Ou seja, a pensão alimentícia é totalmente dedutível do Imposto de Renda do alimentante, bastando que na declaração anual seja preenchido o campo “Alimentandos” com número de RG, CPF e data de nascimento, informando o valor creditado na ficha “Pagamentos Efetuados”, nos códigos 30: Pensão alimentícia judicial paga a residentes no Brasil, ou 33: Pensão alimentícia — separação/divórcio por escritura pública paga a residente no Brasil.
Já com relação ao alimentando, a regra tributária é bem distinta, e aqui reside o objeto de análise pelo STF. O alimentando deve reconhecer o valor dos alimentos como rendimento tributável e pagar Imposto de Renda de acordo com a tabela progressiva. É o que determina a legislação sobre o tema, senão vejamos:
Lei nº 7.713/1988
Art. 3º O imposto [de renda] incidirá sobre o rendimento bruto, sem qualquer dedução, ressalvado o disposto nos arts. 9º a 14 desta Lei.

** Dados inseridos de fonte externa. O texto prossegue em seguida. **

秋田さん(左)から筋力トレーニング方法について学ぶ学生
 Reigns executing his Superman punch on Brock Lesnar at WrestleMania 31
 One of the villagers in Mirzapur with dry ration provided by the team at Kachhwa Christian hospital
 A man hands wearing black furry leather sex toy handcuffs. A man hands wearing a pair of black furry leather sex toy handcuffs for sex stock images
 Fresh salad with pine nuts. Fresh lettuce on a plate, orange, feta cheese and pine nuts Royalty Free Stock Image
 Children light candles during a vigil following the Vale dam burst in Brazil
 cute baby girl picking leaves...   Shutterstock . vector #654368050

§ 1º Constituem rendimento bruto todo o produto do capital, do trabalho ou da combinação de ambos, os alimentos e pensões percebidos em dinheiro, e ainda os proventos de qualquer natureza, assim também entendidos os acréscimos patrimoniais não correspondentes aos rendimentos declarados.
Decreto nº 3000/99[1]
Art. 5º No caso de rendimentos percebidos em dinheiro a título de alimentos ou pensões em cumprimento de acordo homologado judicialmente ou decisão judicial, inclusive alimentos provisionais ou provisórios, verificando-se a incapacidade civil do alimentado, a tributação far-se-á em seu nome pelo tutor, curador ou responsável por sua guarda[2].
Art. 54 São tributáveis os valores percebidos, em dinheiro, a título de alimentos ou pensões, em cumprimento de decisão judicial ou acordo homologado judicialmente, inclusive a prestação de alimentos provisionais[3].
É certo que o Imposto de Renda incide em casos de acréscimo patrimonial com origem no lucro, proveito ou ganho do contribuinte, e deve ser cobrado uma única vez sobre o mesmo fato gerador. Paga-se uma porcentagem da renda auferida pelo cidadão ou empresa, como meio de cobrir as despesas estatais.
Mas, para fins de pensão alimentícia, o que é renda? Ou melhor, pode ser considerado acréscimo patrimonial um montante que muitas vezes é destinado à manutenção de necessidades básicas de quem dela (pensão alimentícia) necessita?
A discussão sobre o tema no STF iniciou com o Ministro Dias Toffoli, cujo voto deixa claro dois pontos que servem de base ao raciocínio conclusivo pela inconstitucionalidade do IR sobre os alimentos recebidos pelo alimentando:
- o valor pago pelo alimentante já foi fato gerador de Imposto de Renda quando este recebeu seus rendimentos (ex., salários), logo, não poderia servir novamente de base de cálculo do mesmo tributo quando recebido pelo alimentando;
- a dedução fiscal da pensão alimentícia pelo alimentante, além de precária, pois pode ser revogada a qualquer momento pelo legislador, beneficia somente a ele, e não ao alimentando, que é parte mais frágil na relação tratada entre ambos.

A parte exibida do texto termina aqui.